The aim of this draft is not to provide a ready-to-use toy DF API, instead the goal is to share my ideas regarding the API with the help of code and comments which (hopefully) help in communicating the core ideas.
NOTE: CURRENT IMPLEMENTATION IS NOT UP TO DATE WITH GSOC OFFICIAL APPLICATION, WHICH IS THE OFFICIAL REFERENCE (NO NEED TO HAVE A NEW ROW CLASS, INSTEAD THE EXISTING RECORD CLASS WILL BE LEVERAGED).
IMPLEMENTATION IN BRIEF
Currently:
Wayang users leverage the DataQuanta abstraction to build execution plans in an object-oriented style. In other words, users write strongly-typed lambda functions that operate on typed objects.
In coordance with DataFrame paragigm, instead of writing opaque functions that operate on typed objects, users employ SQL-like declarative expressions that operate on tables with a schema.
Project key points:
Wayang will provide the DataFrame abstraction by leveraging the existing DataQuanta class.
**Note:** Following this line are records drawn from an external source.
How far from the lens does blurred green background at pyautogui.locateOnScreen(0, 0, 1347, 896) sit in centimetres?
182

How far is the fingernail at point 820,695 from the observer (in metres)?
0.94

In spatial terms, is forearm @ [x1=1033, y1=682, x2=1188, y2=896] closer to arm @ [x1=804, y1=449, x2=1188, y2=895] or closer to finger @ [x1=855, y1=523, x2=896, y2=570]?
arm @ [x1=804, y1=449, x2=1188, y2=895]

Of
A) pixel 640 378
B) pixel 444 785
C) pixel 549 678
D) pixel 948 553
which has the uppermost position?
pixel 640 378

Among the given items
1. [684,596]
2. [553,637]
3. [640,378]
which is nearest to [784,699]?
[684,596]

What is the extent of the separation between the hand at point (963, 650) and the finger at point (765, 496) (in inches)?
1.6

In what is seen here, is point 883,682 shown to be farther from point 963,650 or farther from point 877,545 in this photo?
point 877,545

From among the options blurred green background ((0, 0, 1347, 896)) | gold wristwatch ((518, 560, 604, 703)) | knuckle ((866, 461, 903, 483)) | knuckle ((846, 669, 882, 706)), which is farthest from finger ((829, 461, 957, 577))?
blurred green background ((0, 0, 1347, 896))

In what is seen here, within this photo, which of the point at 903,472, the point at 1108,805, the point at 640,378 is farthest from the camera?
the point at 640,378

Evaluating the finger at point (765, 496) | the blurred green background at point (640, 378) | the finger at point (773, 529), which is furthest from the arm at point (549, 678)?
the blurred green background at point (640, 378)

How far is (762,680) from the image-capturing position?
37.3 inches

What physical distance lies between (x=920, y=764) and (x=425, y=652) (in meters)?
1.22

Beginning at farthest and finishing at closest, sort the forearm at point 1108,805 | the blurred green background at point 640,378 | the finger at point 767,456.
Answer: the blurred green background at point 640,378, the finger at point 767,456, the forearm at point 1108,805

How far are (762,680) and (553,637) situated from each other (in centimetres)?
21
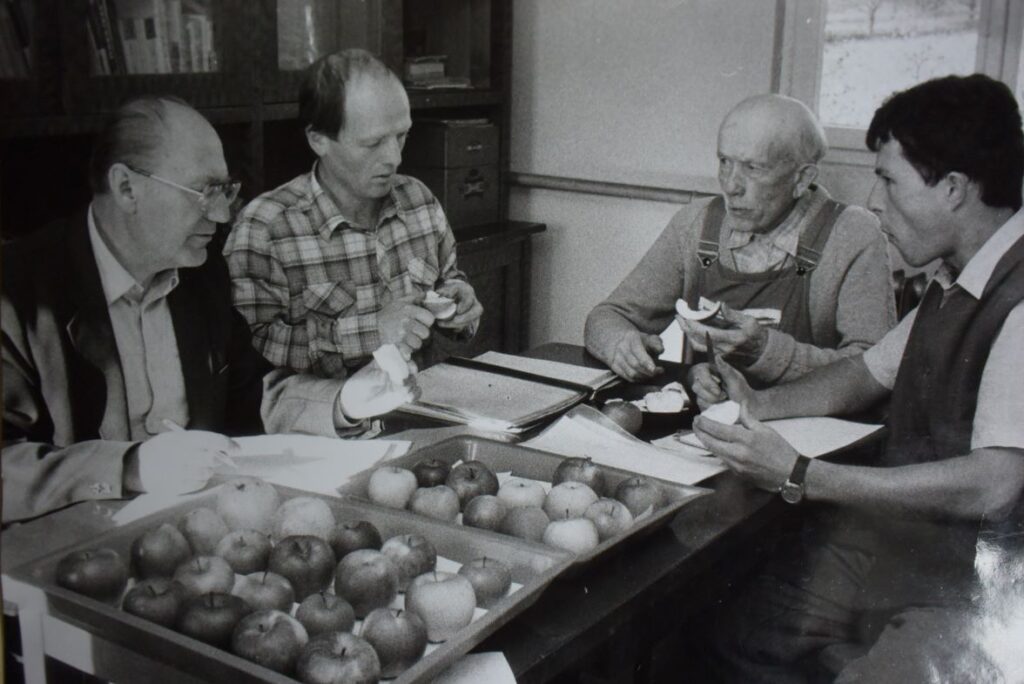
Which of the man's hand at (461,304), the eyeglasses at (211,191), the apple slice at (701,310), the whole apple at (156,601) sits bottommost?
the whole apple at (156,601)

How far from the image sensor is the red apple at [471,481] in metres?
1.35

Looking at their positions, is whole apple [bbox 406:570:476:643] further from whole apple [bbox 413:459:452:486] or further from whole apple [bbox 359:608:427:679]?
whole apple [bbox 413:459:452:486]

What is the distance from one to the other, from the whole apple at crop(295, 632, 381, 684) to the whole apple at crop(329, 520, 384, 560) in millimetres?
163

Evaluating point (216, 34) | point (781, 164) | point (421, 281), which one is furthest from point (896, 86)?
point (216, 34)

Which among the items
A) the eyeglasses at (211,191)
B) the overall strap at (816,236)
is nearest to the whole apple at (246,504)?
the eyeglasses at (211,191)

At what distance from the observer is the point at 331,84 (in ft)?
4.33

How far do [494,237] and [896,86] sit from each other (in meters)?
0.65

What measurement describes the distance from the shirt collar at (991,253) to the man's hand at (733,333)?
329mm

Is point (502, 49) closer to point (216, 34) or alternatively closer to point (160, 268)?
point (216, 34)

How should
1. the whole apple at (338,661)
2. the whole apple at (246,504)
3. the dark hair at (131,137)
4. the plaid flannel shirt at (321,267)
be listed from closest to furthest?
the whole apple at (338,661) → the dark hair at (131,137) → the whole apple at (246,504) → the plaid flannel shirt at (321,267)

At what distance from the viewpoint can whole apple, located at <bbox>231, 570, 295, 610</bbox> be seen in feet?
3.50

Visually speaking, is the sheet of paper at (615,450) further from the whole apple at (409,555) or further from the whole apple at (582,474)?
the whole apple at (409,555)

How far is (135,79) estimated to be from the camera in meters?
1.09

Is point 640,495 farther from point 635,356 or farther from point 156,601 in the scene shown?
point 156,601
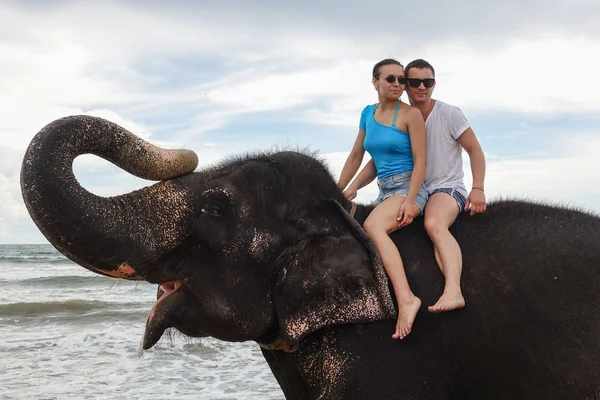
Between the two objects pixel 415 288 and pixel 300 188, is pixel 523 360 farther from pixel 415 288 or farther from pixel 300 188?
pixel 300 188

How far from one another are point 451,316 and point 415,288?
0.73 feet

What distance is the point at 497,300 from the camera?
11.9 feet

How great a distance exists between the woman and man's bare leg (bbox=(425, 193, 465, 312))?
103 millimetres

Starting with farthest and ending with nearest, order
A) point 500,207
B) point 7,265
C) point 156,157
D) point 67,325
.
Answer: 1. point 7,265
2. point 67,325
3. point 500,207
4. point 156,157

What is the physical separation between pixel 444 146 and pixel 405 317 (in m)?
1.18

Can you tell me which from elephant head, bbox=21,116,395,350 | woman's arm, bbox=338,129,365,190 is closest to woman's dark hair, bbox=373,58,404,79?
woman's arm, bbox=338,129,365,190

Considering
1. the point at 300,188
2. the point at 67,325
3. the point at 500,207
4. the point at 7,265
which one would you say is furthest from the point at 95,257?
the point at 7,265

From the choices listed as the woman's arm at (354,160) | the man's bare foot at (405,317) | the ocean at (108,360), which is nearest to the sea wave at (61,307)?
the ocean at (108,360)

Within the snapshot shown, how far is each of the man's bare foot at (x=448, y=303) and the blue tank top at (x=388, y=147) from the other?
2.73 ft

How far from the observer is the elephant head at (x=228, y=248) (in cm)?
338

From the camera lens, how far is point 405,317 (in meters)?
3.52

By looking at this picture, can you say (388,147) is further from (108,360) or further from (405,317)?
(108,360)

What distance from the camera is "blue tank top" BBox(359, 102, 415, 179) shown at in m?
4.07

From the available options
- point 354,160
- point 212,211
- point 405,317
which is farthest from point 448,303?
point 354,160
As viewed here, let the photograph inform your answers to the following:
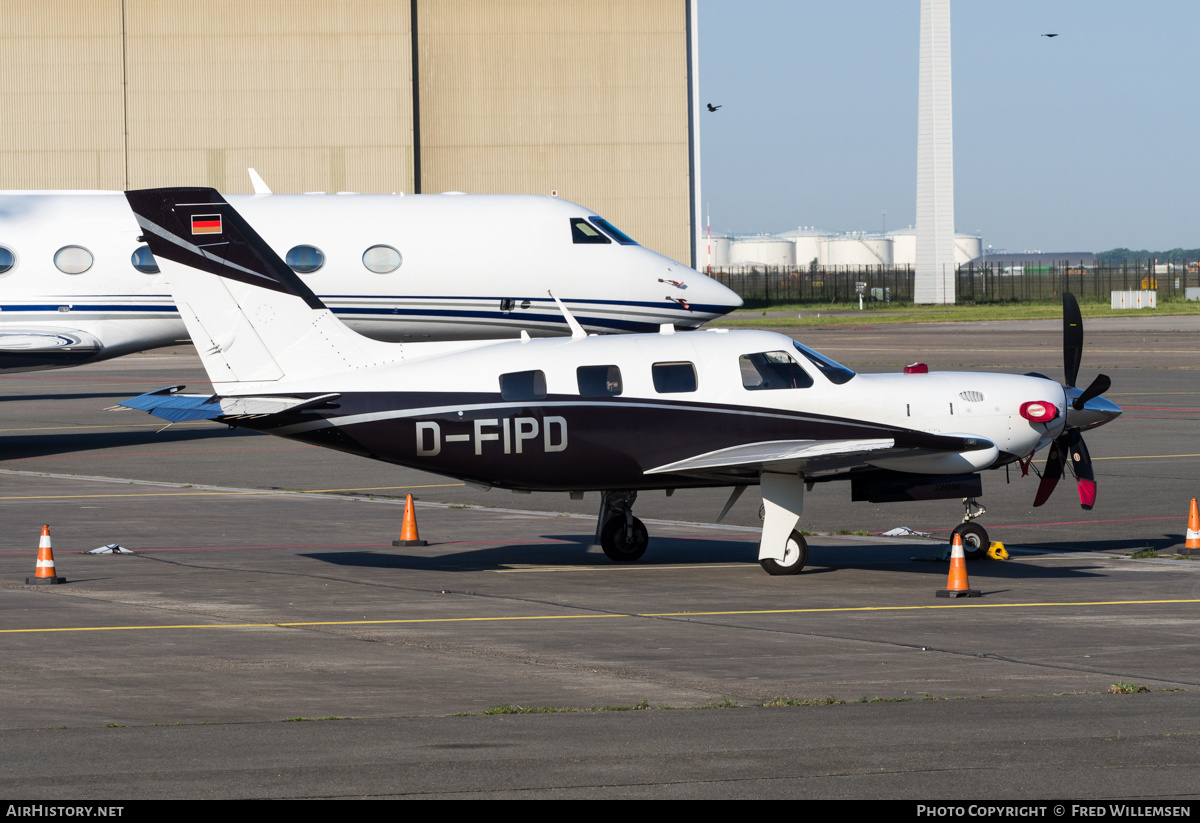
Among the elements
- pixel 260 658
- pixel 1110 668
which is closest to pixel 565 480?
pixel 260 658

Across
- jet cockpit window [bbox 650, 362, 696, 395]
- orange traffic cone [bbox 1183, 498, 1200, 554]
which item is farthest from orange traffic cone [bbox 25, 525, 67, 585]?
orange traffic cone [bbox 1183, 498, 1200, 554]

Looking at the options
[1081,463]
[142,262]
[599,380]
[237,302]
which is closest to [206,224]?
[237,302]

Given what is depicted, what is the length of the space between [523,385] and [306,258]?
14.6 m

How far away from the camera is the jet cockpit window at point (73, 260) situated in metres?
29.7

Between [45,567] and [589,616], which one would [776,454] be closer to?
[589,616]

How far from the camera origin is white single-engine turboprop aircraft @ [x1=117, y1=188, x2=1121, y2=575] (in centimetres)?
1600

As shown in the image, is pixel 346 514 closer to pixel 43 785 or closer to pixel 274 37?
pixel 43 785

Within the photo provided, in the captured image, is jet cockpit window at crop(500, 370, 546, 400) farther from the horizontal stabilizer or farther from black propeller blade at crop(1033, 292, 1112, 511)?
black propeller blade at crop(1033, 292, 1112, 511)

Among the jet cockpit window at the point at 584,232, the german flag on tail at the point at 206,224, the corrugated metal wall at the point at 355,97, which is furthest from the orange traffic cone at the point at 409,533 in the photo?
the corrugated metal wall at the point at 355,97

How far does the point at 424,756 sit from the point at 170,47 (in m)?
61.9

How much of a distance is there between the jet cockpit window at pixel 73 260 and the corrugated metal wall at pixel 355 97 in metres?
36.0

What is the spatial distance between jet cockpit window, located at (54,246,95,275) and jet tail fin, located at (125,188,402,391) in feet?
44.4

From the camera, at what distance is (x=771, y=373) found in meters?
16.5

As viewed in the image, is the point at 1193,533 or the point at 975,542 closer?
the point at 975,542
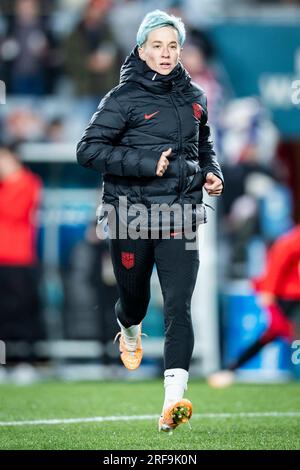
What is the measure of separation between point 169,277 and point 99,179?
6328mm

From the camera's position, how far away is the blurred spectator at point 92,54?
13.5 meters

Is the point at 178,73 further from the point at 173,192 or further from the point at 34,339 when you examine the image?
the point at 34,339

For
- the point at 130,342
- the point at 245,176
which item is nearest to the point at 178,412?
the point at 130,342

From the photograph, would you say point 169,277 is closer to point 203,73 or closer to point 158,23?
point 158,23

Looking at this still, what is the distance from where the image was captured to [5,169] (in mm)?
12164

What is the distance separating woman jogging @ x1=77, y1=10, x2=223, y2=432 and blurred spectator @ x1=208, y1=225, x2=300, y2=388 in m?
4.22

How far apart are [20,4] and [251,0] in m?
3.17

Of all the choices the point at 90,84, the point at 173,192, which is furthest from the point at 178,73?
the point at 90,84

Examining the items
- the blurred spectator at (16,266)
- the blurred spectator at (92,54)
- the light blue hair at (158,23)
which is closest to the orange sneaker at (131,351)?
the light blue hair at (158,23)

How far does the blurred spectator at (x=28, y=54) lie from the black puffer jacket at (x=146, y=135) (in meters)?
7.28

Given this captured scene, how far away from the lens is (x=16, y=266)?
39.8 feet

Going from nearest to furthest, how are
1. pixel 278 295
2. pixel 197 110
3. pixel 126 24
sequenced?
1. pixel 197 110
2. pixel 278 295
3. pixel 126 24

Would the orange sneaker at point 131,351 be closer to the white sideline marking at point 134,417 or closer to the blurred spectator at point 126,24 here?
the white sideline marking at point 134,417

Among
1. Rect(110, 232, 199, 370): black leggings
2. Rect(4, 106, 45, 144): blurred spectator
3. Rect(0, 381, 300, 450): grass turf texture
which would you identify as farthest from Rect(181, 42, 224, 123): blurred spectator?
Rect(110, 232, 199, 370): black leggings
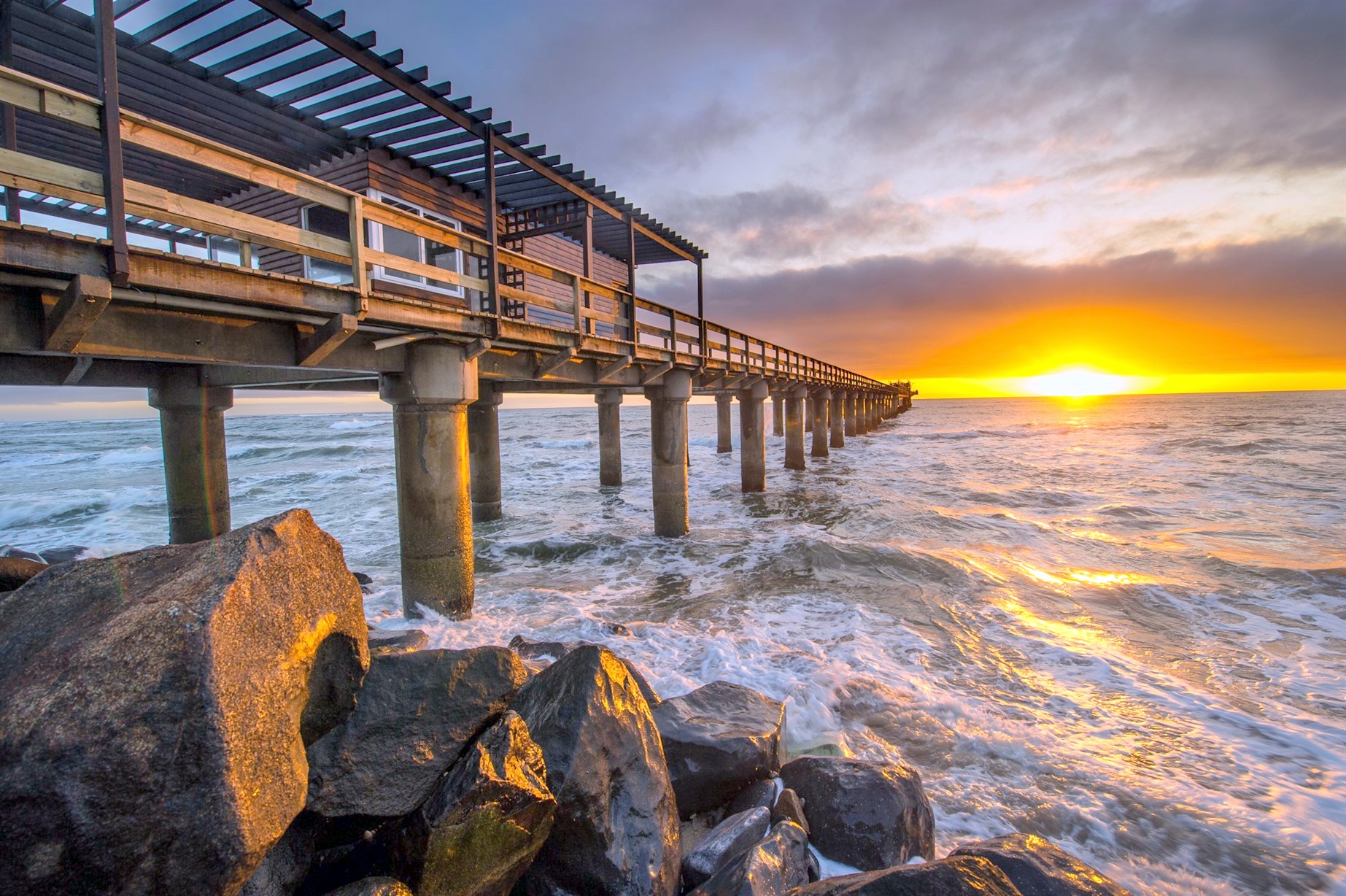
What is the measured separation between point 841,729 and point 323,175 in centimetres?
1198

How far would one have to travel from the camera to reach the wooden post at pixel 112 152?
4188mm

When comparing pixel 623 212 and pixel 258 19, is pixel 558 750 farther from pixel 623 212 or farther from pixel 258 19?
pixel 623 212

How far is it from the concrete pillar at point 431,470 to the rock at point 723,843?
206 inches

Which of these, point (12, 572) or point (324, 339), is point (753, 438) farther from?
point (12, 572)

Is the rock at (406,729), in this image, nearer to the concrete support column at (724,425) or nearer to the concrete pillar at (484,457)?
the concrete pillar at (484,457)

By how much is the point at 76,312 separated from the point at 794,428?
23.7 meters

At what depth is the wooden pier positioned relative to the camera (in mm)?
4453

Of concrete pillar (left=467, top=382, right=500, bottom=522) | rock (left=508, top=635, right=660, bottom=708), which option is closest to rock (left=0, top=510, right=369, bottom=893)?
rock (left=508, top=635, right=660, bottom=708)

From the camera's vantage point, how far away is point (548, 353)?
9.83m

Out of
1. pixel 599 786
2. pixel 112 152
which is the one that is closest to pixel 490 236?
pixel 112 152

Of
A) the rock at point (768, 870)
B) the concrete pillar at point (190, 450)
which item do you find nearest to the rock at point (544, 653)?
the rock at point (768, 870)

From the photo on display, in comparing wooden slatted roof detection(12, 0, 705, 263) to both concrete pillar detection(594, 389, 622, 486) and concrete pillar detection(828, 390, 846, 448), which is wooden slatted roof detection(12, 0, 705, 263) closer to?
concrete pillar detection(594, 389, 622, 486)

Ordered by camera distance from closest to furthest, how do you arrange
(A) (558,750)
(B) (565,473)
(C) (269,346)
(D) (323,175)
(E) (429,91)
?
(A) (558,750)
(C) (269,346)
(E) (429,91)
(D) (323,175)
(B) (565,473)

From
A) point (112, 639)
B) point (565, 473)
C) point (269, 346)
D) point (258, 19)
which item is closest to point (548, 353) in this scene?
point (269, 346)
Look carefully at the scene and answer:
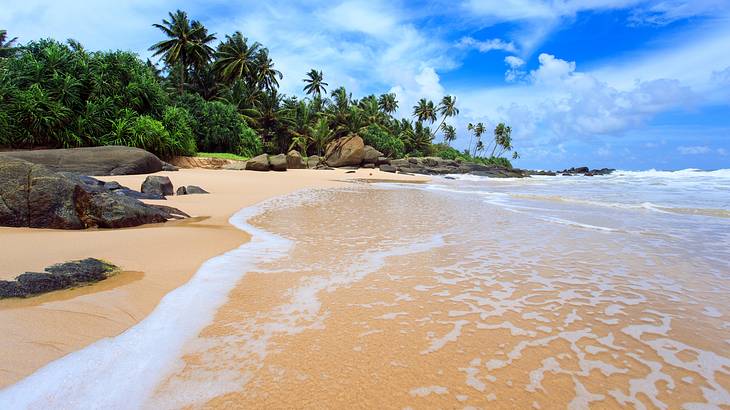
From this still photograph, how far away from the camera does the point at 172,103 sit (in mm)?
27250

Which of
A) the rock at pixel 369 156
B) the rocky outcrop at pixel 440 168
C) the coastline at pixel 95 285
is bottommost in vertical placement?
the coastline at pixel 95 285

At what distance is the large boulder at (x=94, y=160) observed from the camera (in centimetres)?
1248

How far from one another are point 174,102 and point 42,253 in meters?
28.7

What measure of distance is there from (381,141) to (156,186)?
143ft

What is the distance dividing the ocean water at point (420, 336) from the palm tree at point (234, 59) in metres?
42.5

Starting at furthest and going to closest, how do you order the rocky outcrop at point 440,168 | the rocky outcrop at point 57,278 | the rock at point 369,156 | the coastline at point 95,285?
the rock at point 369,156 → the rocky outcrop at point 440,168 → the rocky outcrop at point 57,278 → the coastline at point 95,285

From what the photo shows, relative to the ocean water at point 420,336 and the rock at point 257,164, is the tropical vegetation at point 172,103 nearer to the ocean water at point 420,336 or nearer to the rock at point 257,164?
the rock at point 257,164

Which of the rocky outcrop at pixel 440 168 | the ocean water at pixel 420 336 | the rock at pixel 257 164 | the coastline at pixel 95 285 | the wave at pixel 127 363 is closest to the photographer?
the wave at pixel 127 363

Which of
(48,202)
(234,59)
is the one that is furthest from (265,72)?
(48,202)

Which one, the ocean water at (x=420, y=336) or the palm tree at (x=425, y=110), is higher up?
the palm tree at (x=425, y=110)

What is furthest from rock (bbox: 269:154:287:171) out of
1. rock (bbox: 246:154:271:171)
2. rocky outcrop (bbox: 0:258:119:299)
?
rocky outcrop (bbox: 0:258:119:299)

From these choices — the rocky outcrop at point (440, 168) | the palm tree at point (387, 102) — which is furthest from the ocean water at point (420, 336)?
the palm tree at point (387, 102)

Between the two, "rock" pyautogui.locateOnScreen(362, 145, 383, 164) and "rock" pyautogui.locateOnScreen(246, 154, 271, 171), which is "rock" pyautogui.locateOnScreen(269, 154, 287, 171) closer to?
"rock" pyautogui.locateOnScreen(246, 154, 271, 171)

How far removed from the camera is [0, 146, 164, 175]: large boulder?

Specifically, a Wayang DataFrame will be a wrapper around a DataQuanta[Record], where Record is the existing Wayang type used to represent a list of objects with a schema and can, consequently, provide the abstraction of a table row.
To provide a proper tabular abstraction for the user, a Schema class will be created to represent the structure of the table (column names and types, and eventually other metadata). Schema retrieval triggers the execution of the plan, so we will have SchemaSink and its implementations (e.g., SparkSchemaSink).
The API will expose standard DataFrame operations such as projection, filtering, and aggregation. In accordance with Wayang design, new operations will be associated with new operators along with their implementations. For operations that already have a corresponding operator (e.g., filtering), it is possible to refactor existing classes to prefer, when possible, a DataFrame backend (the existing ParquetSink leverages a similar principle).
I hope to get some feedback to improve my proposal.